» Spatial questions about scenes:
+---+

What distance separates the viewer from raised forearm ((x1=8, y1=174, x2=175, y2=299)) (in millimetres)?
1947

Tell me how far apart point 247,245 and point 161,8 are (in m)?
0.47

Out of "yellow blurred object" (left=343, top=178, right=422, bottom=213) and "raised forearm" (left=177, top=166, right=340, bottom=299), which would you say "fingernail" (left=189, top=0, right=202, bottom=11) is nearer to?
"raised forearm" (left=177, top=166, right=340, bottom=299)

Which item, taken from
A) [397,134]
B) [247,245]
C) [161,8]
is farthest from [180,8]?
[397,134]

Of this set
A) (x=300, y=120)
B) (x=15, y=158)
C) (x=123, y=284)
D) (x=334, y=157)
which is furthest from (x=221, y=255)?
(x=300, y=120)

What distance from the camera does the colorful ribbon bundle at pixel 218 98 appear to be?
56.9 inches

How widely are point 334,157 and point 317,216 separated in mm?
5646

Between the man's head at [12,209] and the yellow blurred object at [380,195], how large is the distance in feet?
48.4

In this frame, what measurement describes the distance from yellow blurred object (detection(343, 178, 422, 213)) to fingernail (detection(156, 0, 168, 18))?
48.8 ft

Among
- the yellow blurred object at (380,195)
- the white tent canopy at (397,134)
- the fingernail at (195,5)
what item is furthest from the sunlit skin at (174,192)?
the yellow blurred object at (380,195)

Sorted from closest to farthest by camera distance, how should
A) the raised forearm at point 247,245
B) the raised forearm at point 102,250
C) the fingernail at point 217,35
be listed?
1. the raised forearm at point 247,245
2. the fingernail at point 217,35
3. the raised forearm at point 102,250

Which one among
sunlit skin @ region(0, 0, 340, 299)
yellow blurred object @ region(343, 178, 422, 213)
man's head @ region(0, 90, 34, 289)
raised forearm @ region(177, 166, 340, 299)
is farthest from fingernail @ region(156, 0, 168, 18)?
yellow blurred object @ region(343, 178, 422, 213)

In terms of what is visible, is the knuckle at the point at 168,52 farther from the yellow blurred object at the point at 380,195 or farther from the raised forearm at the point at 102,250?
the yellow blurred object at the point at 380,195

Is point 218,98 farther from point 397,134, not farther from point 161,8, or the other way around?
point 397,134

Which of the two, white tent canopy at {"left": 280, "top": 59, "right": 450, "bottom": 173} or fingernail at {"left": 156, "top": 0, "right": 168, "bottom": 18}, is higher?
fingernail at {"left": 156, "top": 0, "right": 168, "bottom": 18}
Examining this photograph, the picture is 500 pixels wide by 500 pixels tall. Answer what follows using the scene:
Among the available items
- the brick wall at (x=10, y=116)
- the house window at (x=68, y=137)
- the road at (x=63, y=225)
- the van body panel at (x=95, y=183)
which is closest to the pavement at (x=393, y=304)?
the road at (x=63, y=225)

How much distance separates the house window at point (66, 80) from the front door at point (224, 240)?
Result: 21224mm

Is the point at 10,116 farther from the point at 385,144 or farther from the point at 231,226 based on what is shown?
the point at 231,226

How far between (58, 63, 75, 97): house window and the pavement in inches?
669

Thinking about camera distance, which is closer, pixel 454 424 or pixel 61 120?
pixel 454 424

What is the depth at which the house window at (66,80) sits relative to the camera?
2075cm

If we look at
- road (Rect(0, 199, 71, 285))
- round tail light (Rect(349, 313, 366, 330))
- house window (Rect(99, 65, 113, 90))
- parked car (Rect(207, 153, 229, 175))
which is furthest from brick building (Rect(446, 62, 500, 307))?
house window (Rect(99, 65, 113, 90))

+---+

» GIVEN EXERCISE:
Starting at the line that has "If we look at" and continuing through the last line, rewrite those lines with "round tail light" swapped for "circular tail light" and nothing else changed.

» RESULT OF THE EXERCISE:
If we look at
- road (Rect(0, 199, 71, 285))
- circular tail light (Rect(349, 313, 366, 330))
- house window (Rect(99, 65, 113, 90))
- parked car (Rect(207, 153, 229, 175))
which is furthest from brick building (Rect(446, 62, 500, 307))?
house window (Rect(99, 65, 113, 90))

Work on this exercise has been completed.